**Work to be completed**
Can you put the listing's lines, from the one containing "За пределами бытия" through the end of the listing (both included), into a Markdown table with the columns Row and Line, skipping blank lines and leaving the pictures out?
**** The data ****
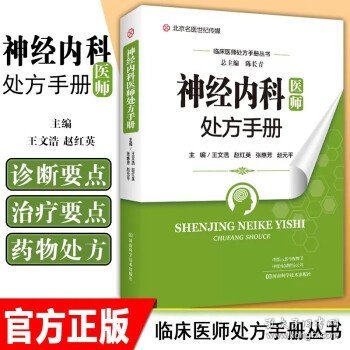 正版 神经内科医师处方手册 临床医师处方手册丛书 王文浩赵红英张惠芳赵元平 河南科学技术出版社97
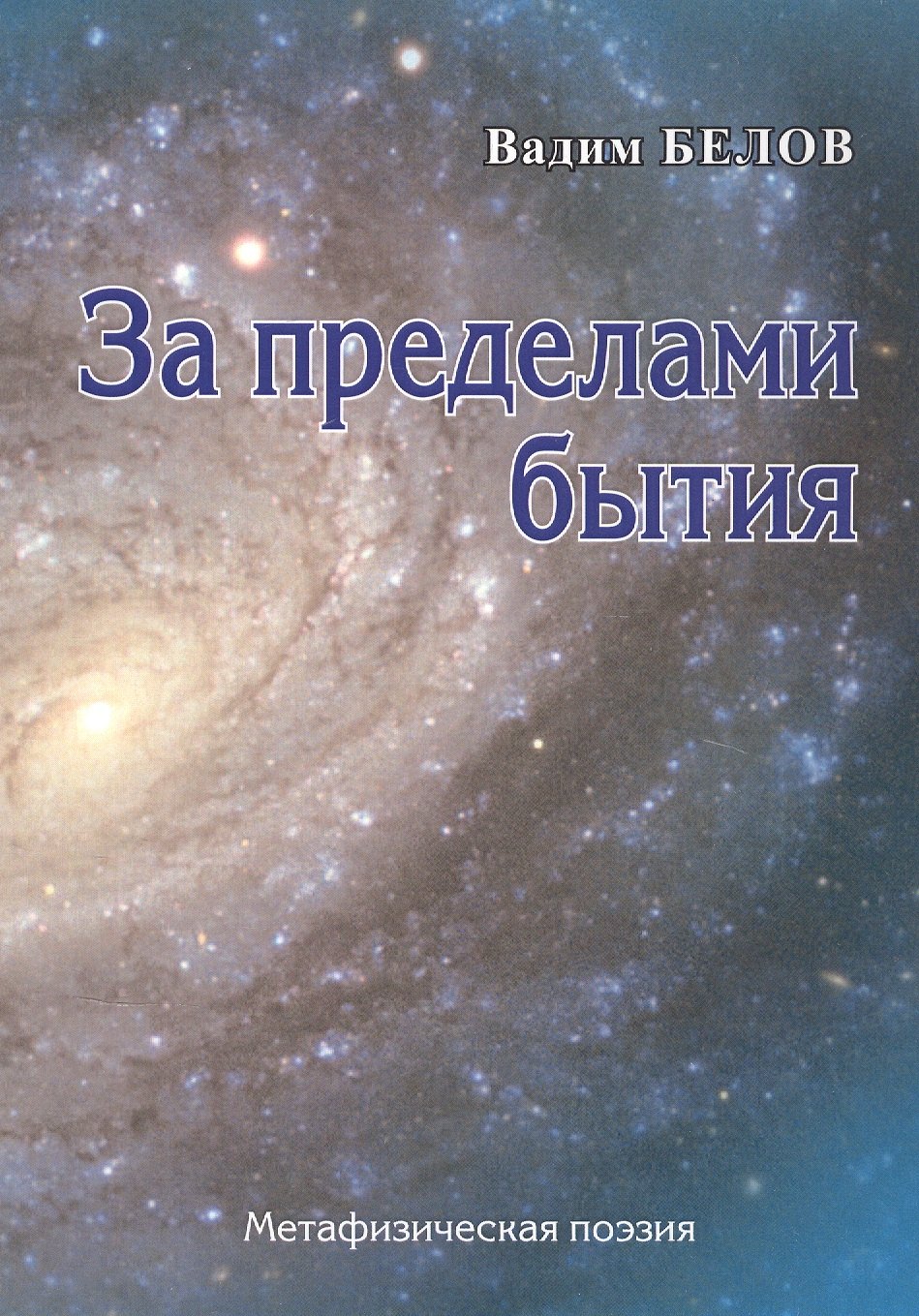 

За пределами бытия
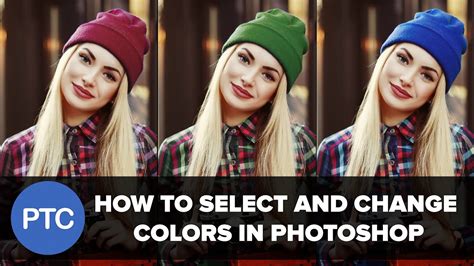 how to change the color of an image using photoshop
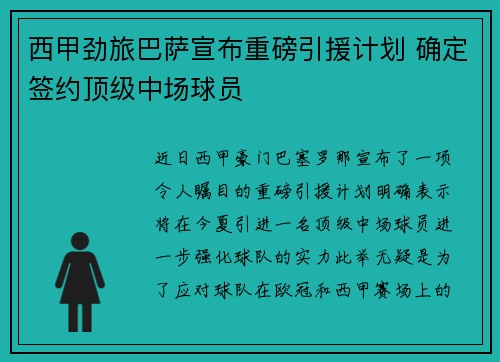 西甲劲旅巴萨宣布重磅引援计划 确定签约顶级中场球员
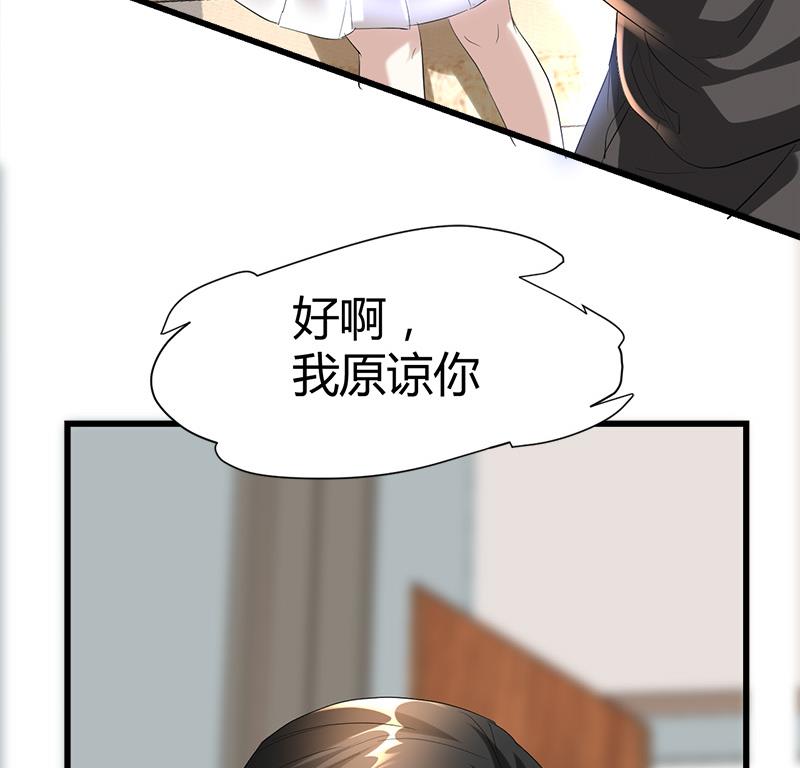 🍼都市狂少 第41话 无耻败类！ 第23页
****
**Exercise answer**
| Row | Line |
|---|---|
| 1 | За пределами бытия |
| 2 |  how to change the color of an image using photoshop |
| 3 |  西甲劲旅巴萨宣布重磅引援计划 确定签约顶级中场球员 |
| 4 |  🍼都市狂少 第41话 无耻败类！ 第23页 |